If I was interviewing a prospective attorney, I would be very straightforward and direct. I would ask them to describe their personal experience working with clients who were divorcing a narcopath. This question offers a lead-in and one can quickly gauge whether the attorney knows enough to properly represent you. I would ask for examples of situations or cases that fall into the high conflict group and specifically, how he handled them. Any attorney who seems annoyed or put off by your questions is not the attorney that you want on your side. Attorneys sometime forget who is working for whom.
Here are the 6 Questions To Ask A Prospective Attorney:
- How many High Conflict Divorce cases have you handled?
- Can you define sociopathic tendencies and malignant narcissist personality disorder?
- Do you believe there is a link between the HCD (High Conflict Divorce) and these personality disorders?
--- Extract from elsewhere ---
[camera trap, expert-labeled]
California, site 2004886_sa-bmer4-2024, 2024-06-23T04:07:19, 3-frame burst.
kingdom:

- Have you ever won a case arguing “Emotional/Psychological Abuse”?
- Do you work closely with psychologists/therapists and/or evaluators experienced in these types of personality disorders?
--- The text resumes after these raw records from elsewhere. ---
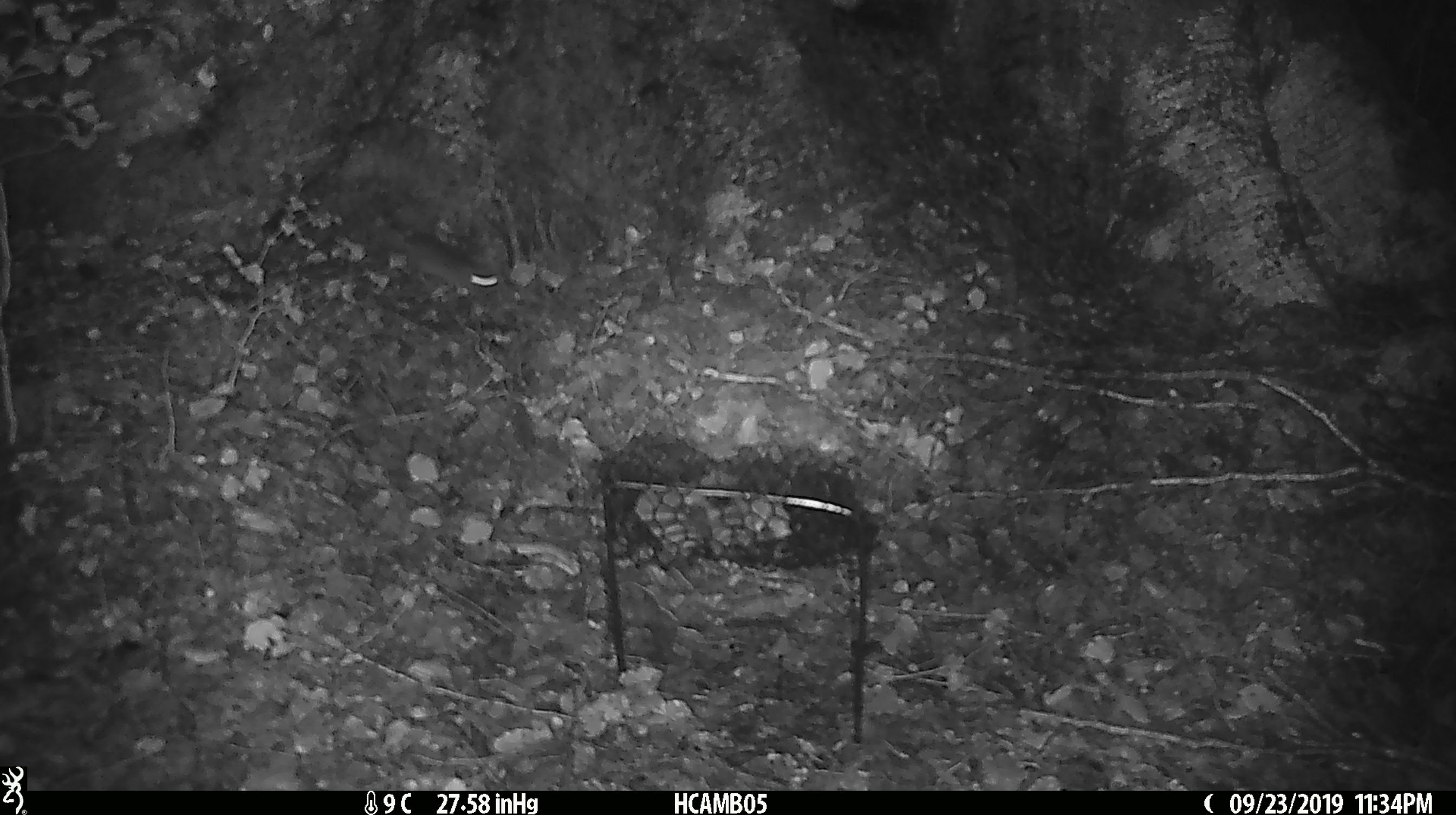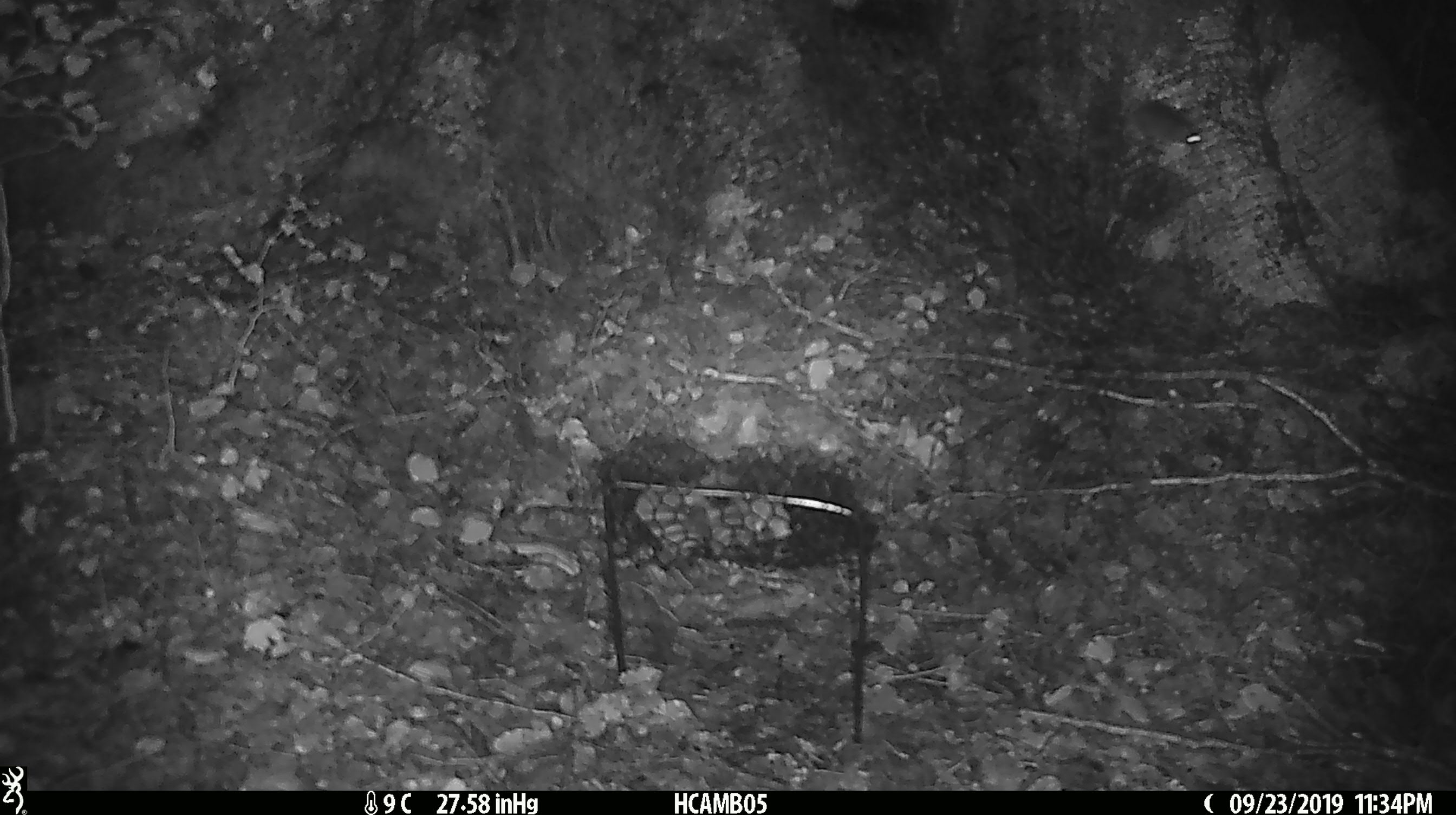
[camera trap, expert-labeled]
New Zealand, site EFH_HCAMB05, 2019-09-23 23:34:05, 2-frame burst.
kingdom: Animalia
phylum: Chordata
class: Mammalia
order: Rodentia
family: Muridae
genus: Mus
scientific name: Mus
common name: mouse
Mouse (Mus).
- In past trials, how have you been able to get the judge to understand that the psychology of personality disorders and how the intentional behavior in one party can be solely responsible for maintaining high conflict divorce?”
- Ask around, and, if you have the opportunity, sit in family court a few days. Watch different attorneys and how they handle themselves in the courtroom and whether they have a good rapport with the Judge. When you’ve narrowed down your choice, ask them point-blank the questions I set out above, and whatever you do, if you aren’t sure what the attorney is talking about, then ask. Don’t assume you know what’s in his mind. The only stupid question is the one that goes un-asked. You are choosing an advocate to represent the best interest of your children. Choose wisely.